──────── TEXT EXCERPT
Flamenco star Rebeca Sanchez.

Rebeca to bring Spanish sunshine to Railway stage

Back by popular demand, professional Flamenco dancer, choreographer and singer, Rebeca Sanchez, will once again wow a Belturbet audience with her incredible talent when she returns to the Belturbet Railway Station on Sunday, June 26.

Supported by Cavan Arts, Seville native Rebeca will once again be joined on stage by guitarist and close friend, Juan Jose Manzano.

She will also share the spotlight with Eli Jara León, an equally renowned flamenco dancer who, like Rebeca, now lives in Ireland, residing in Dublin where she teaches the art of Flamenco.

Rebeca started her studies of Flamenco and classical dance, age just three years, in the very renowned school of Carmen Albeniz, a pianist and teacher of Spanish singing and dance.

Producing her first Flamenco recording ‘En un Caracol’ aged seven, Rebeca toured extensively before her father’s death during her teenage years. Later, beyond music, she pursued a career in healthcare.

She and her husband moved to Ireland in 2015, and later Belturbet, where in 2020 during the height of the pandemic, like all frontline workers, Rebeca’s work intensified.

She leapt to national attention after the RTÉ National Symphony Orchestra contacted her in need of a singer to perform ‘El Amor Brujo’. The musical suite by the renowned Spanish composer Manuel de Falla translates literally as ‘Spell-bound Love’ or ‘The Bewitched Love’, and sometimes as ‘Wedded by Witchcraft’.

Before that she was involved with a contemporary revision of Spaniard poet Federico Garcia Lorca’s ‘A Fragment of Tomorrow’ (2019).

Her return to the Belturbet stage follows a heart-stopping performance during Culture Night 2021, and most recently at the Cavan Arts Festival last month.

Rebeca’s upcoming performance begins at 5pm on Sunday, June 26, admission €10 at the door.
────────────────
──────── GIVEN DATA
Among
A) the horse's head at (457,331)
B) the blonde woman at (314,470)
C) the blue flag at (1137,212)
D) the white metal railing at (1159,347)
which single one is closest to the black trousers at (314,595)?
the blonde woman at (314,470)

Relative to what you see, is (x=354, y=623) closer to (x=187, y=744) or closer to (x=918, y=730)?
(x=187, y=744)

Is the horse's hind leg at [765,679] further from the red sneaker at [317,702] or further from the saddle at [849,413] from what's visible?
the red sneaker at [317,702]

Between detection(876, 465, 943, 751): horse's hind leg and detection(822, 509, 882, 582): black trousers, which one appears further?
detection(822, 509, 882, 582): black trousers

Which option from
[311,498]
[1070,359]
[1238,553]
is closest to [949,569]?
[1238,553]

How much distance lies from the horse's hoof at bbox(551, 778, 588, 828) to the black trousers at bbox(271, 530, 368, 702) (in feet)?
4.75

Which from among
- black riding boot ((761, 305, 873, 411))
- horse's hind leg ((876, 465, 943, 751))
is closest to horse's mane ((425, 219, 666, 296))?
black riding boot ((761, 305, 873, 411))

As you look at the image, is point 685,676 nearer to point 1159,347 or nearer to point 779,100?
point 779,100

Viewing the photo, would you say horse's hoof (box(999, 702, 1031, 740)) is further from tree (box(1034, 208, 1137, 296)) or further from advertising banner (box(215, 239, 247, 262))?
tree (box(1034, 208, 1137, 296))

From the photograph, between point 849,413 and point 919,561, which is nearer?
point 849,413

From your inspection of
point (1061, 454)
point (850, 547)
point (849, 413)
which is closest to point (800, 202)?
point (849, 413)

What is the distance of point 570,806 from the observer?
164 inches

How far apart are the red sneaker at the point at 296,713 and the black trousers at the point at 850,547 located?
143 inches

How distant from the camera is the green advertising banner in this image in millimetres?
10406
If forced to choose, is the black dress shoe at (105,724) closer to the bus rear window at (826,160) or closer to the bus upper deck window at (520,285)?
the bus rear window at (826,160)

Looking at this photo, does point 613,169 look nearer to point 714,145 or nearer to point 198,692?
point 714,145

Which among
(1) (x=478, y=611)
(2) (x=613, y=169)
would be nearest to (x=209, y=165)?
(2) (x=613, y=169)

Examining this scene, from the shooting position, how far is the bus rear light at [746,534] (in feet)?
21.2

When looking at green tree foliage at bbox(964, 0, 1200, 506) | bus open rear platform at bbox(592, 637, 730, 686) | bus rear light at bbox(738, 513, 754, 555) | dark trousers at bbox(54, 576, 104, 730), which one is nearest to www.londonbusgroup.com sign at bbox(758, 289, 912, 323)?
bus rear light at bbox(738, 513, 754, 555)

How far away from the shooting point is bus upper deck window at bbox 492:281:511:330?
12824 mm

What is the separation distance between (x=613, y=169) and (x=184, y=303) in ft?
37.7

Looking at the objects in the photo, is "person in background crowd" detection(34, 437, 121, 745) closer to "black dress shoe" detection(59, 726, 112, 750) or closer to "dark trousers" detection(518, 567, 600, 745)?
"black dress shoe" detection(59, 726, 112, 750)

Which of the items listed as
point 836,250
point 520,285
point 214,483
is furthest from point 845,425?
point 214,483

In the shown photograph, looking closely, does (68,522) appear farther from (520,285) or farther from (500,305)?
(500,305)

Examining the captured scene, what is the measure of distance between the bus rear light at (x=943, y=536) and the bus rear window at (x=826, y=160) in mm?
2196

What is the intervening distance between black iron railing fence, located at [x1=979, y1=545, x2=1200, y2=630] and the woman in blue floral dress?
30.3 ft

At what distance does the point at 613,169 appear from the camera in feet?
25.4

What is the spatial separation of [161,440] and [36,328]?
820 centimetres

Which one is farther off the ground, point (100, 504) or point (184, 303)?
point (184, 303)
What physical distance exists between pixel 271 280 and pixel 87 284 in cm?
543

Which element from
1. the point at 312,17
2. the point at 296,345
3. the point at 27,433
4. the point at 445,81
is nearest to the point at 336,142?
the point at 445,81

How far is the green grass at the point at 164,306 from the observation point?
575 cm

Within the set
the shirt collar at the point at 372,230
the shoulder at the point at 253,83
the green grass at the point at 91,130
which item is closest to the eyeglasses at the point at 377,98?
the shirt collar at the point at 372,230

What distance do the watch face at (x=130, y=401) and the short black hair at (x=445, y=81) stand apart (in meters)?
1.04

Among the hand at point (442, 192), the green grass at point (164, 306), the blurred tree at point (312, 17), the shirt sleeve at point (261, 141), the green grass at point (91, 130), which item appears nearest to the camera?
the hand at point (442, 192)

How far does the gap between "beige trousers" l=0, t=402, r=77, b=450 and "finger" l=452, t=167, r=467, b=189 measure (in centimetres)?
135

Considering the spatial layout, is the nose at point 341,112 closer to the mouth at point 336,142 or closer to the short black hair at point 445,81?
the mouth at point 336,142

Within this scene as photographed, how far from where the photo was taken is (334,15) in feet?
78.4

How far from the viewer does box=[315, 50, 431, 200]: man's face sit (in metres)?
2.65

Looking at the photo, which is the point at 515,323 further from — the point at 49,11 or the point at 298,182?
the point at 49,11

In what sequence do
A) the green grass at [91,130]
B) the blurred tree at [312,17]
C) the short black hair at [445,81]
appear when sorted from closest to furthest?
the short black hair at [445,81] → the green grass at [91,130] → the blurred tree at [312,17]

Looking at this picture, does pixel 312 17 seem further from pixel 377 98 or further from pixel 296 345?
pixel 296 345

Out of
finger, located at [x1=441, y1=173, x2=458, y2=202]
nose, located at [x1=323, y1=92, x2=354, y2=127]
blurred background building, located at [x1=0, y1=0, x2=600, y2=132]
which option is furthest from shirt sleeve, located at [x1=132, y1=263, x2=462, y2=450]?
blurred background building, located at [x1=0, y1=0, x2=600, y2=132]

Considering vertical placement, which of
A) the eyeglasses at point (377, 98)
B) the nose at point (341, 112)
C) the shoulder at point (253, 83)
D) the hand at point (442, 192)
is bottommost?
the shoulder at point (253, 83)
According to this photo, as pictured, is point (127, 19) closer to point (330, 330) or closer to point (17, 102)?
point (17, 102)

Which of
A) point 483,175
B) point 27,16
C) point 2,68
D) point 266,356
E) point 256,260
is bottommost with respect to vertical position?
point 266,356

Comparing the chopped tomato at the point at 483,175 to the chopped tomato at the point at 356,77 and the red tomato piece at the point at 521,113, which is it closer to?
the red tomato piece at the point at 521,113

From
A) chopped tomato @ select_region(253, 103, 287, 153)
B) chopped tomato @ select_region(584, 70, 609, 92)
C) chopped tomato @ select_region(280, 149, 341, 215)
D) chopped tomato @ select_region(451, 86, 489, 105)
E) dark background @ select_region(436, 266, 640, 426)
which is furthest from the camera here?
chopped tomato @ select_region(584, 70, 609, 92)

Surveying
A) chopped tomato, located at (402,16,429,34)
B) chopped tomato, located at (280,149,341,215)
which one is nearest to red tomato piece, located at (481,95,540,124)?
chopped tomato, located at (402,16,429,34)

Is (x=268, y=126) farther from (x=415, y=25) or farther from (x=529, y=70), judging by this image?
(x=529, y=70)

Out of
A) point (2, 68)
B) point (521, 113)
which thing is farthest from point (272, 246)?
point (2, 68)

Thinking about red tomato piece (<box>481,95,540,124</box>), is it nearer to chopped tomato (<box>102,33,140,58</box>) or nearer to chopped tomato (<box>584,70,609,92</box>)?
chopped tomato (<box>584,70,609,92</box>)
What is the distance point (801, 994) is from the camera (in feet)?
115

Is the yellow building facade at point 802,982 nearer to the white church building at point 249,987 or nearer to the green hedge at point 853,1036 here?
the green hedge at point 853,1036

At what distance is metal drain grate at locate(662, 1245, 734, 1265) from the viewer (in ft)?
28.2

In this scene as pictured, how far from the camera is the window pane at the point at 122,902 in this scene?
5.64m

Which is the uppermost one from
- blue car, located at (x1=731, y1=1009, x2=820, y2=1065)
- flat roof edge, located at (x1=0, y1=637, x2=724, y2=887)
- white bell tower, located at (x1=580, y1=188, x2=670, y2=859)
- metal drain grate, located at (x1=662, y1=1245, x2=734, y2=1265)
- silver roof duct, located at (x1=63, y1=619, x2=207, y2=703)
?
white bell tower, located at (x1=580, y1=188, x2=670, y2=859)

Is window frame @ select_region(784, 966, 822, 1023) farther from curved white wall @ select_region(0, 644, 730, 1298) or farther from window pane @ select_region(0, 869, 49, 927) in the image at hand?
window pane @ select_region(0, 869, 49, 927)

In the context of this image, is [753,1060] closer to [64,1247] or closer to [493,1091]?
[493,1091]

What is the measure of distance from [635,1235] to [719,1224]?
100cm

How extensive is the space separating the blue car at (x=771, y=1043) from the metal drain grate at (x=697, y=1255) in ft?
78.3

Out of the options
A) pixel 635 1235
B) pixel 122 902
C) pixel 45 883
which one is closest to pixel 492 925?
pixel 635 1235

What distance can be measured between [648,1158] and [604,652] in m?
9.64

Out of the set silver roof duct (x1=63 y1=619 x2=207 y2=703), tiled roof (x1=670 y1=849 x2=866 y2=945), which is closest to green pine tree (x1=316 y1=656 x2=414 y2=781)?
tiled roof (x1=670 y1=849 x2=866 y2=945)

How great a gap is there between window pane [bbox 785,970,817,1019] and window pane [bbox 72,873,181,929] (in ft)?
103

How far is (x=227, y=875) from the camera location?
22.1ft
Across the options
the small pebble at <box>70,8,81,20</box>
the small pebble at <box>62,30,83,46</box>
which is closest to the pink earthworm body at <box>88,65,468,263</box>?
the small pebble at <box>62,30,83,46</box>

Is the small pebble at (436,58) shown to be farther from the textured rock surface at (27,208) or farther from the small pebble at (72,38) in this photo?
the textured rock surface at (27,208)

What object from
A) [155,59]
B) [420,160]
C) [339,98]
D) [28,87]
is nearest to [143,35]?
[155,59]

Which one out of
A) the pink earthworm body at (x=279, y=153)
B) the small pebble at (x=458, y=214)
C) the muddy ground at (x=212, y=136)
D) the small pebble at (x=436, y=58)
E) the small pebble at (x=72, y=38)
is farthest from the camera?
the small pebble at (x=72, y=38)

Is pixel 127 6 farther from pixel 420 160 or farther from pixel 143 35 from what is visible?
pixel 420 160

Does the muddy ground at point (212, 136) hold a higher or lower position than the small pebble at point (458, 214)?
────────────────
=== WORK TASK 1 ===
Summarize the article on Rebeca Sanchez in three sentences.
=== WORK TASK 2 ===
Reproduce verbatim the passage of the article on Rebeca Sanchez that begins at the words "She and her" and stops after "of Tomorrow’ (2019).".

=== WRITTEN RESPONSE 1 ===
Flamenco dancer, choreographer and singer Rebeca Sanchez, a Seville native supported by Cavan Arts, returns to the Belturbet Railway Station at 5pm on Sunday, June 26. She will be joined by guitarist Juan Jose Manzano and dancer Eli Jara León, and admission is €10 at the door. Having begun studying Flamenco at age three, she gained national attention when the RTÉ National Symphony Orchestra sought her as a singer for "El Amor Brujo," and her return follows performances at Culture Night 2021 and last month's Cavan Arts Festival.

=== WRITTEN RESPONSE 2 ===
She and her husband moved to Ireland in 2015, and later Belturbet, where in 2020 during the height of the pandemic, like all frontline workers, Rebeca’s work intensified.

She leapt to national attention after the RTÉ National Symphony Orchestra contacted her in need of a singer to perform ‘El Amor Brujo’. The musical suite by the renowned Spanish composer Manuel de Falla translates literally as ‘Spell-bound Love’ or ‘The Bewitched Love’, and sometimes as ‘Wedded by Witchcraft’.

Before that she was involved with a contemporary revision of Spaniard poet Federico Garcia Lorca’s ‘A Fragment of Tomorrow’ (2019).